Close-up of an estimated 35,000 walrus haulout on a barrier island near Pt. Lay on September 27, 2014. (Photo: Corey Arrardo / NOAA/NMFS/AFSC/NMML)

By Sarah Lazare / Common Dreams

Federal biologists have discovered an unusual phenomenon on a beach in northwest Alaska: a massive gathering of walruses—35,000 of them—crowded onto a small strip of shore.

This swarm, which was sighted in a National Oceanic and Atmospheric Administration aerial survey on Saturday, is a direct result of a warming climate and declining sea ice, say scientists.

Pacific walruses, who live in the Bering Sea during winter, require floating sea ice to meet their survival needs, using them for rest in between journeys to forage for food, such as clam, snails, and worms, as well as for giving birth and caring for their young. But as the oceans warm, this sea ice is receding, especially near coastal areas, forcing these walruses to take to the beach for resting and foraging, according to an explanation from the NOAA.
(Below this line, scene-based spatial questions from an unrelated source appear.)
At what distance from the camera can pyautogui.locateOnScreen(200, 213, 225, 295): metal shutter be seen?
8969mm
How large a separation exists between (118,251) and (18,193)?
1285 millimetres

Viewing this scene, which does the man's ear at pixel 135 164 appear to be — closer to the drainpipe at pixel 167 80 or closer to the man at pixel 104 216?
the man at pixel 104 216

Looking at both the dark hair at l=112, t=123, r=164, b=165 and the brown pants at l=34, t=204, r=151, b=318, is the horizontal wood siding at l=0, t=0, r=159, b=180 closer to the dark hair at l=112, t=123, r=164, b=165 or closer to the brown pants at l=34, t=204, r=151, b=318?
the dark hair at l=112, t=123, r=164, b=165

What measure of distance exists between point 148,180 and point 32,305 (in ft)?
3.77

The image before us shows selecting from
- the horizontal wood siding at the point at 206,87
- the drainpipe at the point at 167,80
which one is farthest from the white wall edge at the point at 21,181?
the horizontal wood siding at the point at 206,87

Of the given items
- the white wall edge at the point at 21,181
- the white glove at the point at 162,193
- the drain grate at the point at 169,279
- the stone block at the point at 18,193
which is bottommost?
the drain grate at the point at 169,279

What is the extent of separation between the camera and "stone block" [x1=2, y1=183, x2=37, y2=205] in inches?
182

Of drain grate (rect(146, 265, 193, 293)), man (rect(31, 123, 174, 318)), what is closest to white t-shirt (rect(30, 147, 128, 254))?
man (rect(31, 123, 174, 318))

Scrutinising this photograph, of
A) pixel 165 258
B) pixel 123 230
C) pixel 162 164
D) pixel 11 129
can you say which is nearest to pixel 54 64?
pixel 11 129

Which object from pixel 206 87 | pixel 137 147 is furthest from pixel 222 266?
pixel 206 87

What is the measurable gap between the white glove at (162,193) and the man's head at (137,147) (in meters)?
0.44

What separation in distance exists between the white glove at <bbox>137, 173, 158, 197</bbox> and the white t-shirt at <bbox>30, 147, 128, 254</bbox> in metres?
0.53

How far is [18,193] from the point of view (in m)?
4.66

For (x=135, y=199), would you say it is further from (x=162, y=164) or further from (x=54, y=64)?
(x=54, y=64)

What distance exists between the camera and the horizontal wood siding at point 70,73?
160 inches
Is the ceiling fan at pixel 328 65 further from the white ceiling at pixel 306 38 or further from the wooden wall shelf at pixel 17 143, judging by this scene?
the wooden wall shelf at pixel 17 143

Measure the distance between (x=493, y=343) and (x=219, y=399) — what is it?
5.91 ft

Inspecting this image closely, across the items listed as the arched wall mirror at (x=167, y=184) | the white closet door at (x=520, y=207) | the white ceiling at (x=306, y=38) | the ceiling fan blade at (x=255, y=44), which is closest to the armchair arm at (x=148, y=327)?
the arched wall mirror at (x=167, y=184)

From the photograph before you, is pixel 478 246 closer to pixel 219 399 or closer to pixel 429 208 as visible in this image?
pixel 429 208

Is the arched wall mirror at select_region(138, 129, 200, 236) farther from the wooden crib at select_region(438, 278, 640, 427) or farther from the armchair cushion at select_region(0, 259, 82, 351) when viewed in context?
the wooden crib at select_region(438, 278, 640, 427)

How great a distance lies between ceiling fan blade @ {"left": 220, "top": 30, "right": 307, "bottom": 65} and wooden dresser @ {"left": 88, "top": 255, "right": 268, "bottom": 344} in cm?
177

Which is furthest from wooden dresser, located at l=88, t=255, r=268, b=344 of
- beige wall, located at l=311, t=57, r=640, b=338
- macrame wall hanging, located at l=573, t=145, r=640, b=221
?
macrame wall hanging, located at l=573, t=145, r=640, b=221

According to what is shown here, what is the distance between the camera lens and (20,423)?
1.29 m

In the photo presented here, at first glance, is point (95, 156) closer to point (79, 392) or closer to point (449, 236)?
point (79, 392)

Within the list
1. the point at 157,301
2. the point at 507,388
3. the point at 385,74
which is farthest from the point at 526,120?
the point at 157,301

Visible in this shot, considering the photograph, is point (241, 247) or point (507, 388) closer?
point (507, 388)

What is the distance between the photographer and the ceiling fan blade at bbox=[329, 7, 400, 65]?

“The walruses are telling us what the polar bears have told us and what many indigenous people have told us in the high Arctic, and that is that the Arctic environment is changing extremely rapidly and it is time for the rest of the world to take notice and also to take action to address the root causes of climate change,” said Margaret Williams, managing director of the group’s Arctic program, in a statement.

The burly mammals were found just north of Point Lay, an Inupiat Eskimo village.According to Andrea Medeiros, spokeswoman for the U.S. Fish and Wildlife Service, the walruses were first sighted in mid-September, and dozens of carcasses have been identified, likely due to stampede.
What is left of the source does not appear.